*** THE DATA ***

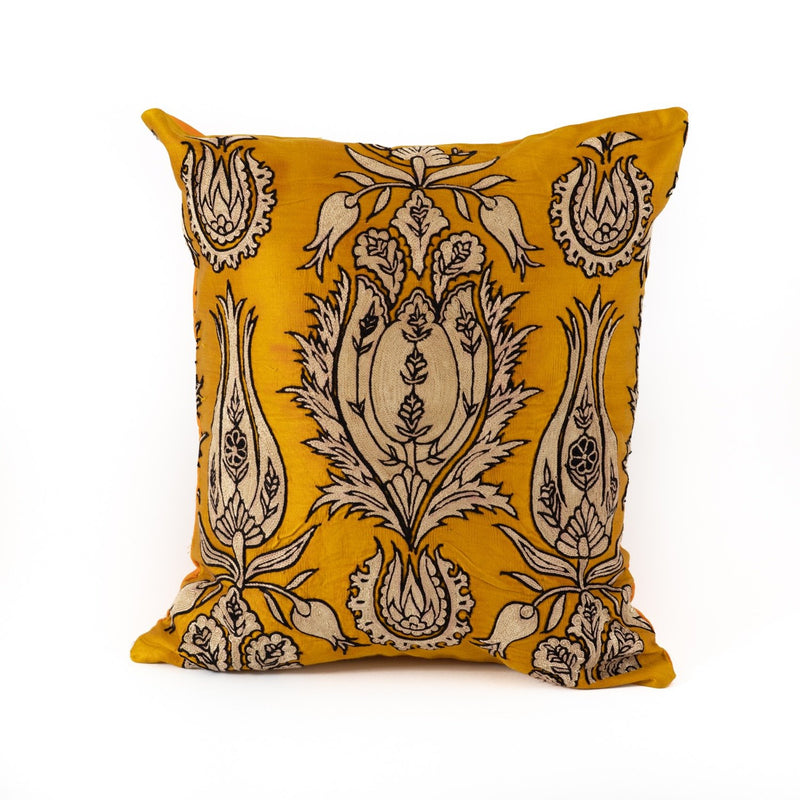 Uzbekistan Pillow Small Square - Yellow with White Blooms
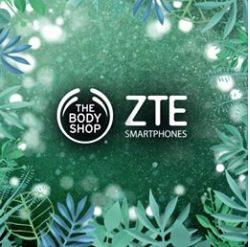 Concurso navideño The Body Shop y ZTE: Gana un celular ZTE Blade V9 Dorado y un kit de productos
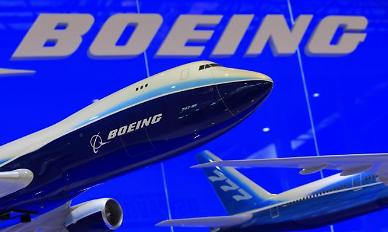 보잉·GE·GM 2분기 실적 참패...코로나에 美 항공·차 산업 붕괴하나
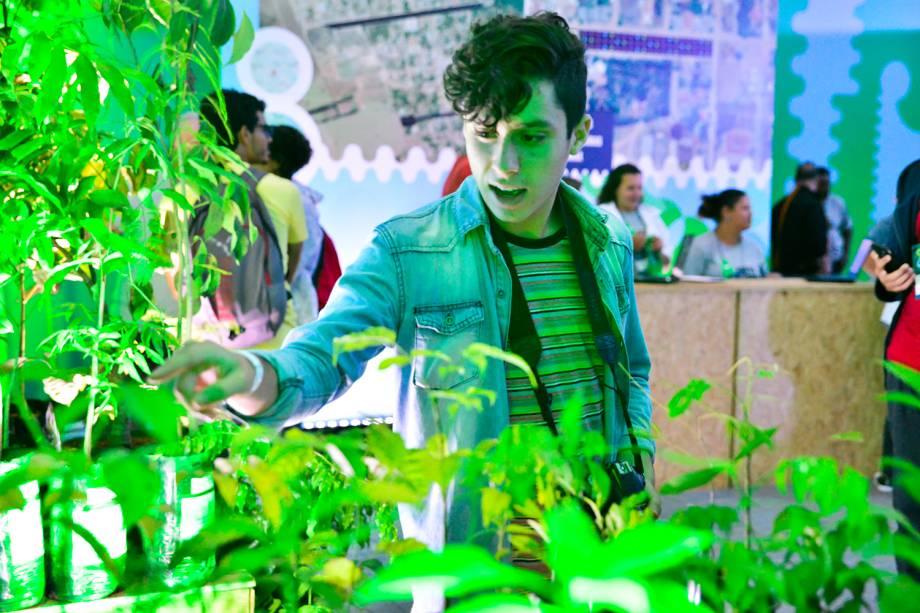 Green Nation, evento de sustentabilidade que acontece em São Paulo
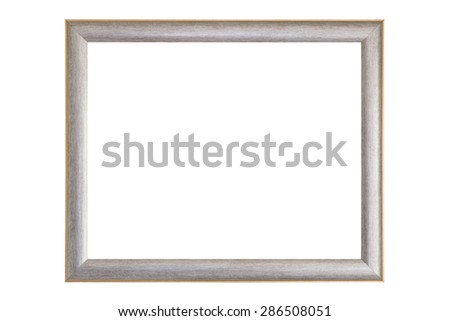 Blank silver and gold picture frame isolated on white background  - stock photo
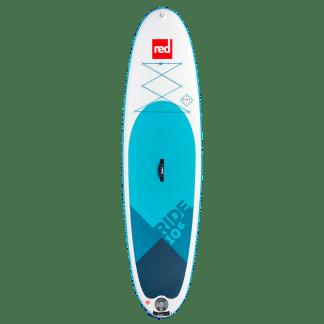 Nafukovacie paddleboardy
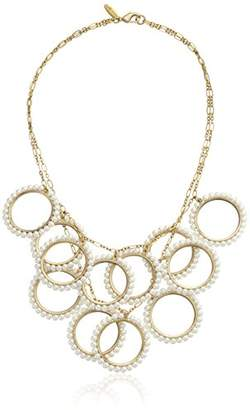 Lenora Dame Abbey Statement Strand Necklace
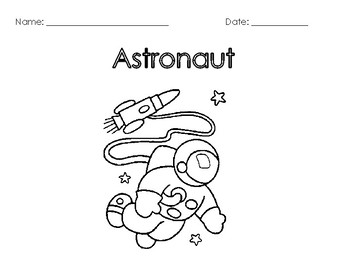 Solar System Coloring pages FREE PRINTABLE! by Miss G's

*** End of THE DATA ***

## [WHAT THE TASK REQUIRES]
Please write out, exactly, every line from the line with "Nafukovacie paddleboardy" through the final line of the data above, leaving out pictures.

## [FINAL ANSWER]
 Nafukovacie paddleboardy
 Lenora Dame Abbey Statement Strand Necklace
 Solar System Coloring pages FREE PRINTABLE! by Miss G's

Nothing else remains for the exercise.